--- start of Given passage ---
Jamie Doward, home affairs editor
The Observer
http://observer.guardian.co.uk/uk_news/story/0,,2170160,00.html
September 16, 2007
One of the Church of England's most senior bishops is warning that people will die unless Muslim leaders in Britain speak out in defence of the right to change faith.
Michael Nazir-Ali, the Bishop of Rochester, whose father converted from Islam to Christianity in Pakistan, says he is looking to Muslim leaders in Britain to 'uphold basic civil liberties, including the right for people to believe what they wish to believe and to even change their beliefs if they wish to do so'.
Some Islamic texts brand Muslims who convert to other faiths as 'apostates' and call for them to be punished. Seven of the world's 57 Islamic states - including Iran - impose the death penalty for conversion.
Now Ali, who some see as a potential Archbishop of Canterbury, has told Channel 4's Dispatches programme of his fears about the safety of the estimated 3,000 Muslims who have converted to other faiths in Britain.
--- end of Given passage ---
--- start of Data entries ---
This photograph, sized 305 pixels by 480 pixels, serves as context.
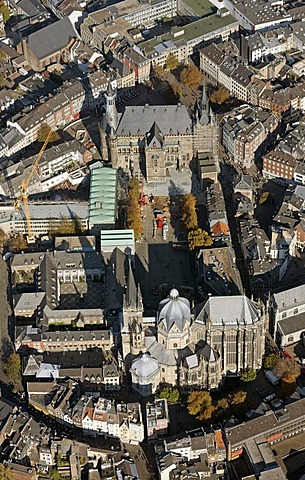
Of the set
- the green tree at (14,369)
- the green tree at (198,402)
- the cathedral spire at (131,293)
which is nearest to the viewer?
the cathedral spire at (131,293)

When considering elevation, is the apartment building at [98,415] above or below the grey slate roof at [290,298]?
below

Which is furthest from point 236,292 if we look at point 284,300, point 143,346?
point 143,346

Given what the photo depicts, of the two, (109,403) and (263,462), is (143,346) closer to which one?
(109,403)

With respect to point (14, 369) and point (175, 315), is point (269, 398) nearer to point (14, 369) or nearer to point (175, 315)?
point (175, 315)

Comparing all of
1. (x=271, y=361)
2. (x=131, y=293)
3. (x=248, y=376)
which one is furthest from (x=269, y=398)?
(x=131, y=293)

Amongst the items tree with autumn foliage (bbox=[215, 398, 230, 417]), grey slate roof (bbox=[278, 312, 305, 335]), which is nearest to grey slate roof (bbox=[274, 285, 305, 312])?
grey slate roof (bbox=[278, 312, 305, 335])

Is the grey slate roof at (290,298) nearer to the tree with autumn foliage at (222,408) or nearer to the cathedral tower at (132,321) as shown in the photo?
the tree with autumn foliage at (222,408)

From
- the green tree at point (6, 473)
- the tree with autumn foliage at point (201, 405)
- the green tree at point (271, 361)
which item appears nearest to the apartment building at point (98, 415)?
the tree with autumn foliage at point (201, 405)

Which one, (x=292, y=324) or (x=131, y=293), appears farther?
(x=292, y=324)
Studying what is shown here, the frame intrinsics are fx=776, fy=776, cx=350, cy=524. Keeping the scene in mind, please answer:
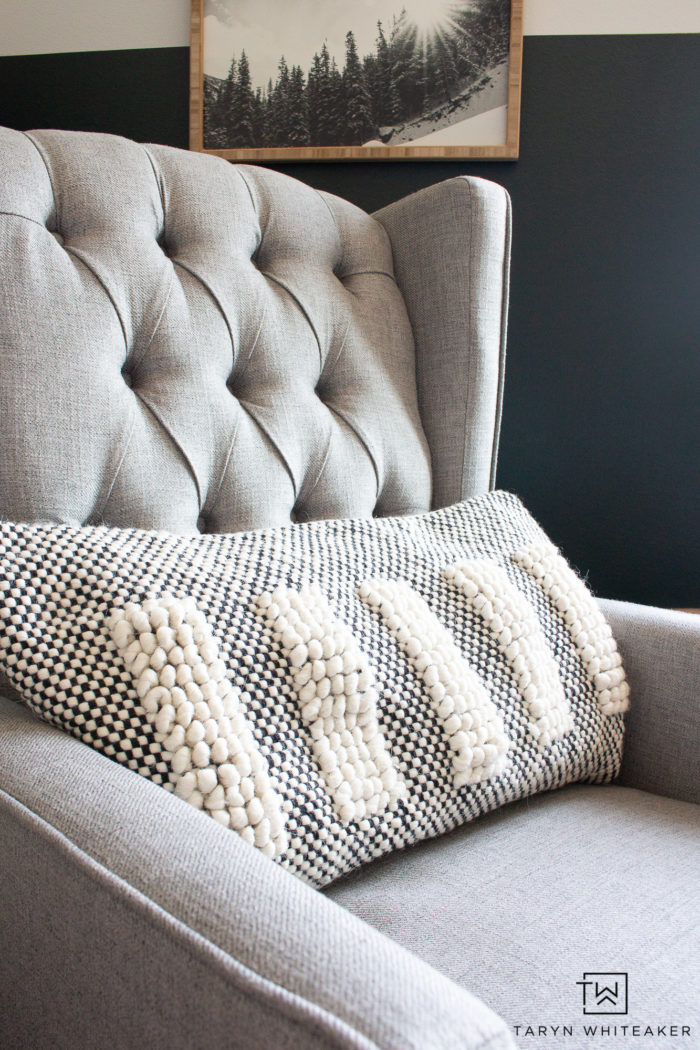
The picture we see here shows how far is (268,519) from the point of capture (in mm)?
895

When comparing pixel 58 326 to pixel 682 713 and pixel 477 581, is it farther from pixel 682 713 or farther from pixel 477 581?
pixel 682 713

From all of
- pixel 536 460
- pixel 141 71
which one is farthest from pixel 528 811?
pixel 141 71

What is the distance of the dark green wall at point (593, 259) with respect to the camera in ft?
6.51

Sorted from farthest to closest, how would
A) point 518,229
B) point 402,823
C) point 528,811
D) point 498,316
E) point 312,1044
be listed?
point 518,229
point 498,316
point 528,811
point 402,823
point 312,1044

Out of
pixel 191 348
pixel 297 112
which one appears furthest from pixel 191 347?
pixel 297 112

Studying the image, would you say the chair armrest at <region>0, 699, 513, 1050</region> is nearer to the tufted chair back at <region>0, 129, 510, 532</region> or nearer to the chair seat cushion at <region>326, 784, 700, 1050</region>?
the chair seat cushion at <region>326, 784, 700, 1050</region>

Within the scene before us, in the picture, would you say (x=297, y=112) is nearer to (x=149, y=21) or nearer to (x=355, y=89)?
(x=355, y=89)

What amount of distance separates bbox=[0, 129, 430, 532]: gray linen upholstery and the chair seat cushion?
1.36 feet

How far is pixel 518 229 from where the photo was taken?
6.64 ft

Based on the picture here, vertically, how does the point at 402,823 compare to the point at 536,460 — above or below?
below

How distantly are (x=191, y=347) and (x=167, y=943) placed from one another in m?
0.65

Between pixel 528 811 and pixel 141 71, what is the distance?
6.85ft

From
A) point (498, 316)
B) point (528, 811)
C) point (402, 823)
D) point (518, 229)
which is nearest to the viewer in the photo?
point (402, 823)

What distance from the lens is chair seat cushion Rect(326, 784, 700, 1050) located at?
--- end of Data entries ---
**Tasks**
[a] Determine whether each statement agrees with the article on the Bishop of Rochester, answering yes or no and quoting the deciding words: (i) Seven of the world's 57 Islamic states impose the death penalty for conversion. (ii) Michael Nazir-Ali's father converted from Christianity to Islam. (iii) Nazir-Ali voiced his fears on a BBC programme.
[b] In the records, rewrite the part that opens with the line containing "Studying the image, would" and runs through the end of the records, changing "distance" to "separation" and leaving everything else unchanged. Provide only that part.

**List of solutions**
[a]
(i) Yes: "Seven of the world's 57 Islamic states - including Iran - impose the death penalty for conversion."
(ii) No: "whose father converted from Islam to Christianity in Pakistan"
(iii) No: "has told Channel 4's Dispatches programme of his fears"

[b]
Studying the image, would you say the chair armrest at <region>0, 699, 513, 1050</region> is nearer to the tufted chair back at <region>0, 129, 510, 532</region> or nearer to the chair seat cushion at <region>326, 784, 700, 1050</region>?
the chair seat cushion at <region>326, 784, 700, 1050</region>

Within the scene before us, in the picture, would you say (x=297, y=112) is nearer to (x=149, y=21) or nearer to (x=355, y=89)?
(x=355, y=89)

What amount of separation separates bbox=[0, 129, 430, 532]: gray linen upholstery and the chair seat cushion?
1.36 feet

How far is pixel 518 229 from where the photo was taken?
6.64 ft

Based on the picture here, vertically, how does the point at 402,823 compare to the point at 536,460 — above or below?
below

How distantly are (x=191, y=347) and (x=167, y=943) placed from one another in m?
0.65

Between pixel 528 811 and pixel 141 71, what is the separation?
6.85ft

From
A) point (498, 316)
B) point (528, 811)
C) point (402, 823)
D) point (518, 229)
which is nearest to the viewer in the photo?
point (402, 823)

What separation from the lens is chair seat cushion Rect(326, 784, 700, 1050) located at?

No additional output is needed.